■ Exercise instructions:
From the line with "Ecce Lignum Crucis" to the final line of the data below, please write out every line exactly, with no pictures.

** Opening Exercise data block **

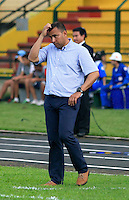 FLORIDABLANCA -COLOMBIA, 28-09-2014.  Harold Rivera técnico de Patriotas FC durante partido contra Alianza Patrolera por la fecha 12 de la Liga Postobon II 2014 disputado en el estadio Alvaro Gómez Hurtado de la ciudad de Floridablanca./ Harold Rivera coach of Patriotas FC during match against Alianza Petrolera for the 12th date of the Postobon League II 2014 played at Alvaro Gomez Hurtado stadium in Floridablanca city Photo:VizzorImage / Duncan Bustamante / STR?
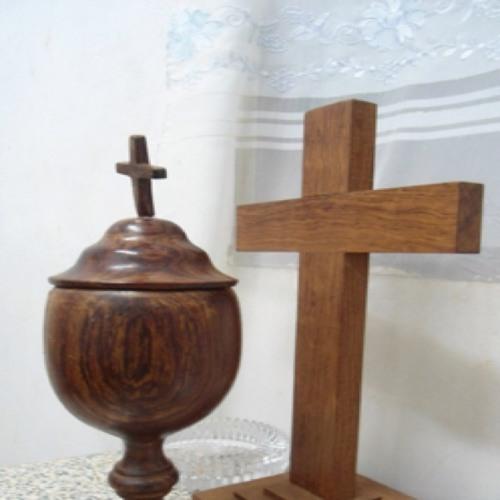 Ecce Lignum Crucis in quo Salus mundi pependit: venite adoremus!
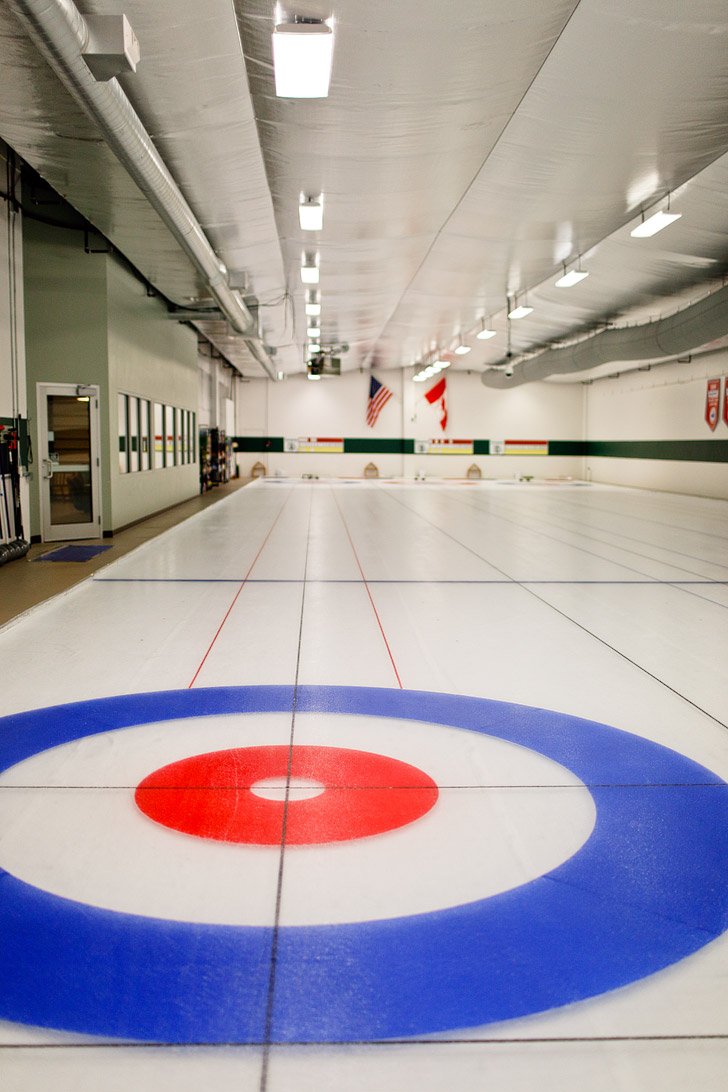 Evergreen Curling Club PDX - taking curling lessons // localadventurer.com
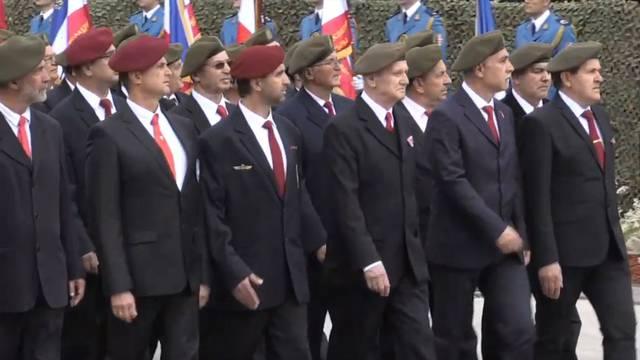 Arkanovci i šešeljevci marširali pred Vučićem i Dodikom u Nišu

** Closing Exercise data block **

■ Written reply:
 Ecce Lignum Crucis in quo Salus mundi pependit: venite adoremus!
 Evergreen Curling Club PDX - taking curling lessons // localadventurer.com
 Arkanovci i šešeljevci marširali pred Vučićem i Dodikom u Nišu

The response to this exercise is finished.